A ABEAR considera que a aprovação da legislação acontece num momento em que a demanda pelo transporte aéreo doméstico sofre uma retração motivada pela crise económica e as companhias enfrentam um forte aumento nos custos operacionais, ocasionado pela alta do dólar norte-americano e pelo reajuste de tarifas aeroportuárias.

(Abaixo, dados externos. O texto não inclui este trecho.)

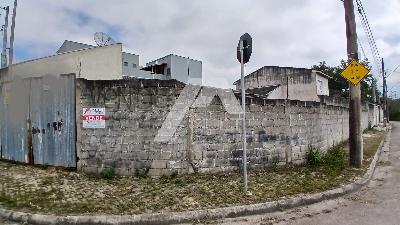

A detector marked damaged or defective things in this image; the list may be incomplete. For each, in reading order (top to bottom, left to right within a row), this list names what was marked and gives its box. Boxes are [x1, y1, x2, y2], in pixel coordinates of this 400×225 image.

rusty metal gate [0, 74, 76, 167]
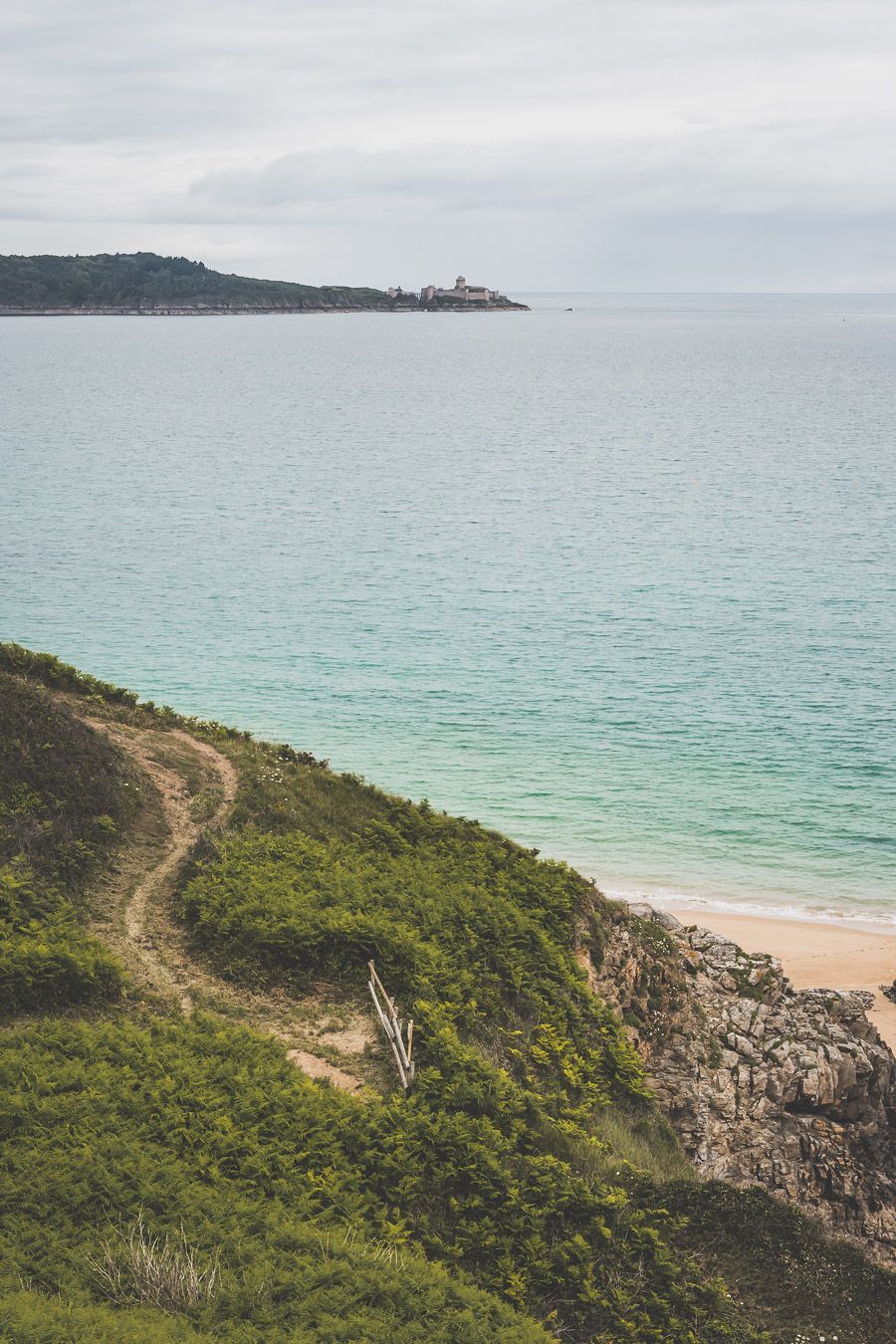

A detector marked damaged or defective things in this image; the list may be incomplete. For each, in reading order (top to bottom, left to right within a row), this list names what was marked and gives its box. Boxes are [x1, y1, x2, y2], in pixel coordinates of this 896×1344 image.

broken wooden fence [367, 957, 416, 1091]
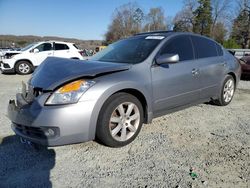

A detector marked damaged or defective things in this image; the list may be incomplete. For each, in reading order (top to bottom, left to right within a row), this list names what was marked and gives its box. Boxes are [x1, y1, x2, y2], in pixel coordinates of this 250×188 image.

crumpled hood [30, 57, 130, 90]
exposed headlight assembly [45, 79, 95, 105]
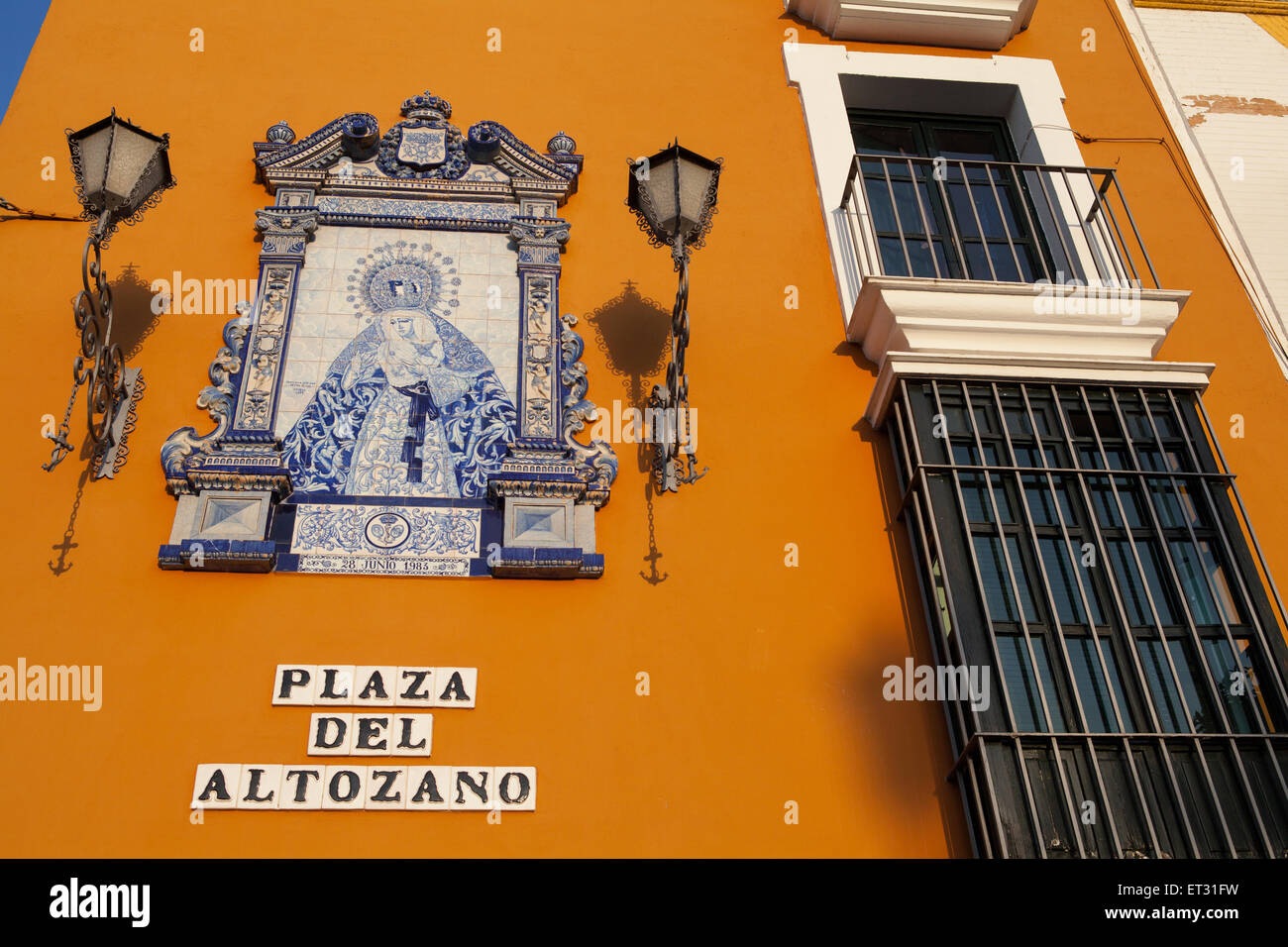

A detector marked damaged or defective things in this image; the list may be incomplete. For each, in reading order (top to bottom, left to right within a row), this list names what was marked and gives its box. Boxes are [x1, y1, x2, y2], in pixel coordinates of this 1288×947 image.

peeling paint [1179, 93, 1288, 126]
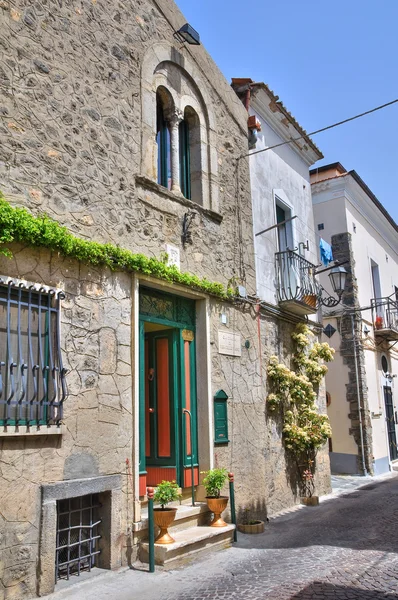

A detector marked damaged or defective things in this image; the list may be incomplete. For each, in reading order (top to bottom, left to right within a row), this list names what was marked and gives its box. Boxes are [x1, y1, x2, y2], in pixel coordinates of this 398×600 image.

rusty metal grate [55, 492, 102, 580]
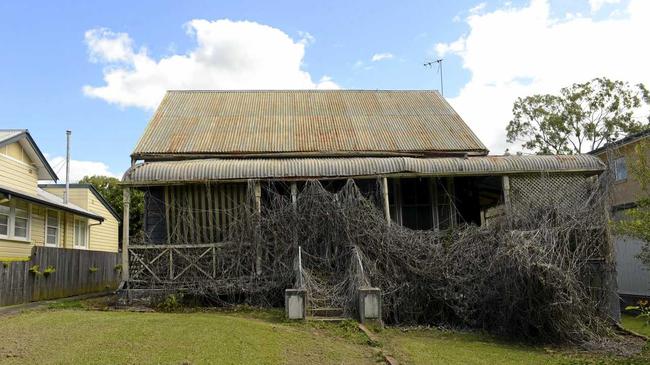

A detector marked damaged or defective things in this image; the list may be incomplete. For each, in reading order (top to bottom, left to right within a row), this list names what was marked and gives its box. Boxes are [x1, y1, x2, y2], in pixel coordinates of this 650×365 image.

rusty tin roof [132, 89, 486, 159]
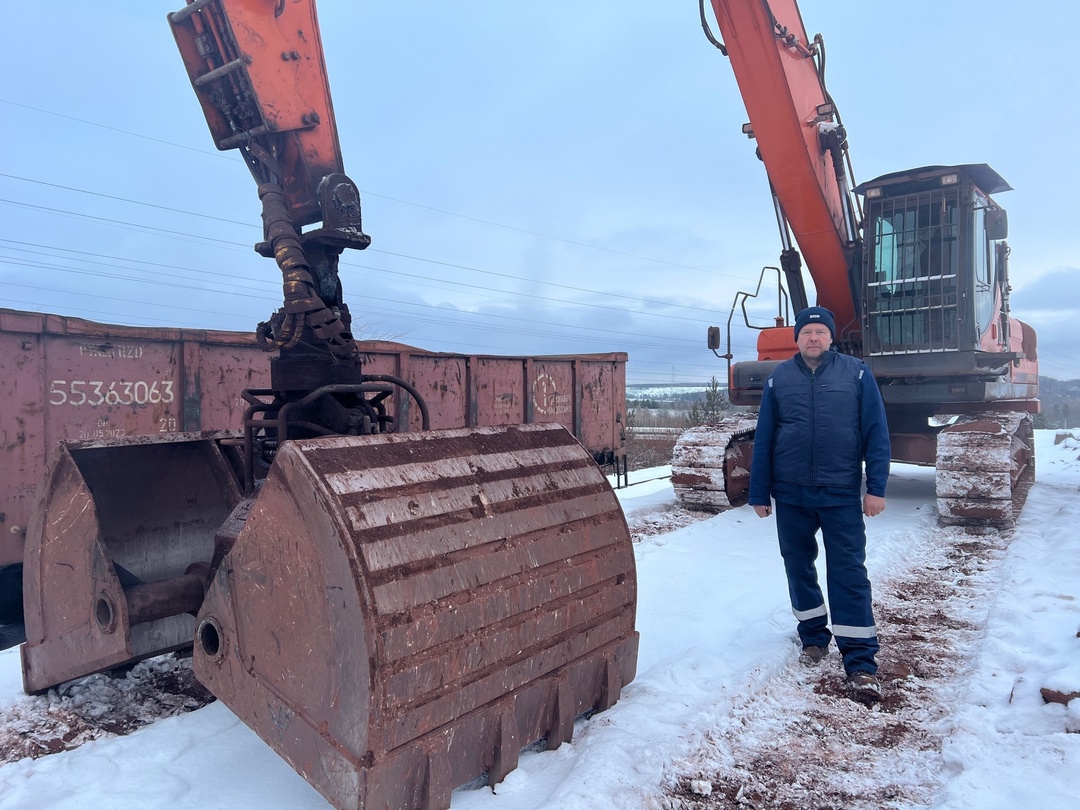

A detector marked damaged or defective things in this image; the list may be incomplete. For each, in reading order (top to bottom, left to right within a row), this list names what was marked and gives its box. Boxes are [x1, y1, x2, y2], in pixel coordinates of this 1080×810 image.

rusty metal surface [20, 434, 240, 695]
rusty metal surface [0, 306, 626, 565]
rusty metal surface [194, 425, 635, 810]
rusty metal surface [665, 419, 760, 514]
rusty metal surface [933, 412, 1032, 527]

“No cenário ruim como o que vivemos hoje, em que especialistas e dados não apontam melhoras para a economia nos próximos três anos, o projeto como está aprovado gera custos que irão impactar fortemente a produtividade das companhias aéreas brasileiras”, afirma o presidente da ABEAR, Eduardo Sanovicz. Entre as mudanças que irão onerar as empresas, o presidente destaca o aumento do número de folgas, que “vai na contramão do contexto atual, em que todo o Brasil trabalha para flexibilizar as leis trabalhistas e manter a sustentabilidade de importantes setores da economia”, diz.

O projeto dos aeronautas agora segue para a Comissão de Constituição e Justiça (CCJ) e retorna ao Senado, onde ainda será possível rever deliberações em razão do atual ambiente econômico no país, conclui o comunicado de imprensa distribuído na tarde desta quarta-feira pela ABEAR.